The government has lifted some restrictions on overseas travel, opening the way for foreign holiday bookings after 17 May.
But with Covid still widespread, tourists will have to think carefully about their financial protection.
Where will I be able to go on holiday?
England has released a limited number of “green list” destinations, where people can travel without having to quarantine on their return (although they will still have to take a Covid test before and after the trip). The list of 12 countries and territories includes Portugal and Iceland.
All other countries will be rated amber or red, and travellers will still need to quarantine after visiting them.
Scotland, Wales and Northern Ireland have not said when they might allow foreign travel.
Can I cancel my holiday if I would need to self-isolate?
There is always a risk that a green-list country could move to the amber or red list, although the government says it will give notice.
If that happened you would need to quarantine after the holiday – something that could be difficult for many people.
Operators do not have to refund you if this happens and you unexpectedly have to self-isolate on your return.

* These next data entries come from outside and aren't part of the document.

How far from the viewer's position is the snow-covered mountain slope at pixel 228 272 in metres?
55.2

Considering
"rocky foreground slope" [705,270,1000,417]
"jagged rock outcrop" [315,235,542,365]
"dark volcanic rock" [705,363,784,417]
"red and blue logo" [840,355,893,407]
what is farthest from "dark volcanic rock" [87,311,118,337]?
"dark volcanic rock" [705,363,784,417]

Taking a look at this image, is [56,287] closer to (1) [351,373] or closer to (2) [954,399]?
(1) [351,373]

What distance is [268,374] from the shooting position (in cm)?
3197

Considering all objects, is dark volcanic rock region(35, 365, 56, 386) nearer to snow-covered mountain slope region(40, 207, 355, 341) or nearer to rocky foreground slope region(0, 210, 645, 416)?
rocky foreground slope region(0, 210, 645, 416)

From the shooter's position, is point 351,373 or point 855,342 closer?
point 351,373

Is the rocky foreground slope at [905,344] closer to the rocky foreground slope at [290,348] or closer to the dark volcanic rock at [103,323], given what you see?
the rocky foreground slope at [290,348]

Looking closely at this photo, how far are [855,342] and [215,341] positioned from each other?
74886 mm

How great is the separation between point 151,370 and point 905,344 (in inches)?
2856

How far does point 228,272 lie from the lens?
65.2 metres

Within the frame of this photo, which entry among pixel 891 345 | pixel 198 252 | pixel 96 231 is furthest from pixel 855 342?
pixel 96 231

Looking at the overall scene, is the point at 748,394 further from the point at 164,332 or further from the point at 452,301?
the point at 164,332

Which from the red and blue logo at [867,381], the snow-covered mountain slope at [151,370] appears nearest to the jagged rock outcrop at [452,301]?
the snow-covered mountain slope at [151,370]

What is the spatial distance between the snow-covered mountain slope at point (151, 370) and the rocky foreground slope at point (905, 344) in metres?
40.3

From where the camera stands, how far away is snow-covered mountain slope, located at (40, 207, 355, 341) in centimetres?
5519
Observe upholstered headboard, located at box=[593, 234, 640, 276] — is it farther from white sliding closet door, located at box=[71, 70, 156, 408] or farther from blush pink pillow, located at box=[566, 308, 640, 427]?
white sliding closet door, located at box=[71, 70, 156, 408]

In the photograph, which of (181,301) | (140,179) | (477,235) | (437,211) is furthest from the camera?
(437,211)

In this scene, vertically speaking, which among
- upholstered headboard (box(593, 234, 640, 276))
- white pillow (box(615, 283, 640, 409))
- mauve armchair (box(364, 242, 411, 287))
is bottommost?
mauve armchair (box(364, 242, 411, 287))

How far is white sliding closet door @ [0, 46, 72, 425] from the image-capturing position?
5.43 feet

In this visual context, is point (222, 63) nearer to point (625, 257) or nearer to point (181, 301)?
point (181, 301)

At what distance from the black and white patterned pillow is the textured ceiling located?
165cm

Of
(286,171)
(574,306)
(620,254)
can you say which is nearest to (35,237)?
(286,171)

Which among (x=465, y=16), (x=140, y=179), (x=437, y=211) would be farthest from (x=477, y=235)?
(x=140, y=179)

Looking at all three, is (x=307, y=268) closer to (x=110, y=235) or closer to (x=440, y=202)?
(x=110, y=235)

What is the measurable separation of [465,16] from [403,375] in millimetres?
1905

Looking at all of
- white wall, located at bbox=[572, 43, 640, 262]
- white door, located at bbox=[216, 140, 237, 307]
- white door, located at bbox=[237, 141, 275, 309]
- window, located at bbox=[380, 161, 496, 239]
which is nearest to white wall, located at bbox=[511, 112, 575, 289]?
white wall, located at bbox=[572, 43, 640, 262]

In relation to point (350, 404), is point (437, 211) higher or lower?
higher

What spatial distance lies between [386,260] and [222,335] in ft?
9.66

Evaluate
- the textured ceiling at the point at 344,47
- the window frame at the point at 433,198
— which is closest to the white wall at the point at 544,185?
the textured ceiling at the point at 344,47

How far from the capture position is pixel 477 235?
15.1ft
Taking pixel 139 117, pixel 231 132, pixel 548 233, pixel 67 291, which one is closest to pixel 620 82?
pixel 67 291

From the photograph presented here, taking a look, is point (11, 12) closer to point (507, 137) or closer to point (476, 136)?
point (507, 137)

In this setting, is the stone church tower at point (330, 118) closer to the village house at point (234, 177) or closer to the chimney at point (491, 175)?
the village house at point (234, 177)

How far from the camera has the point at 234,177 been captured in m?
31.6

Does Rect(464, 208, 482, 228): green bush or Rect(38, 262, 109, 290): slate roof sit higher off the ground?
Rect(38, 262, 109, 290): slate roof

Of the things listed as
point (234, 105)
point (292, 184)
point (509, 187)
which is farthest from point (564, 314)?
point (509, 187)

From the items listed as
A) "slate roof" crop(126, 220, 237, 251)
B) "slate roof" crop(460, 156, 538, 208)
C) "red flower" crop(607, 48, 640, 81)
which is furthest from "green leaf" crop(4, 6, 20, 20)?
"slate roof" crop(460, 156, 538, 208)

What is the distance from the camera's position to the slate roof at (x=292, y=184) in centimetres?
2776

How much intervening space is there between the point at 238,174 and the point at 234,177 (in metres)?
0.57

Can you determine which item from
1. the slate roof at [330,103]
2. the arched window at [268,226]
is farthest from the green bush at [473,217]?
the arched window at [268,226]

It is best to study their policies before booking, or see whether they can offer some support if you have already booked and want to cancel.
Transport secretary Grant Shapps said: “Our strong advice is not to book any holiday which does not include a refund in the event that the Covid-related situation changes.”
Will I be refunded if my holiday is cancelled?
If the government announces that travel to a particular country is not advised, then airlines and travel companies are likely to cancel any pre-booked flights or holidays there.
If this happens, you are entitled to a full refund, and you can choose to receive that refund in cash.
An airline should refund the money within seven days, although some people have had to wait longer.
A package holiday should be refunded, in full, within 14 days.
What if I make a decision that it’s too risky to travel?
This is far less clear-cut. If you cancel, rather than the travel provider doing so, then you have no automatic right to a refund.
In this situation, it is worth contacting the airline or holiday provider to see what options you have.
Some may allow you to transfer to another date or destination, they may give you a voucher, or they may allow you to cancel and get a refund.
Will travel insurance cover me if I get Covid?
Travel insurers are offering different levels of cover. In part, this depends on how much you pay for a policy.
The majority will pay out if you test positive for Covid and have to cancel before you travel.
In most other Covid-related scenarios, only a minority of policies will give you financial cover, according to analysis by data specialists Defaqto.
For example, if a positive or missed Covid test stops you from boarding a flight back to the UK, only about one in 10 policies will cover you for costs.
If the Foreign Office advises against travel to a country, then all but a handful of travel insurance policies would be invalid.
Why is this so complicated?
The rules are going to be fairly complex, given that the risk of Covid varies so much between countries.
The government says it will publish a charter “that clearly sets out consumer rights and responsibilities when booking travel while Covid-19 measures remain in place”.
It also says it expects travel operators to be “flexible” with customers, given the circumstances.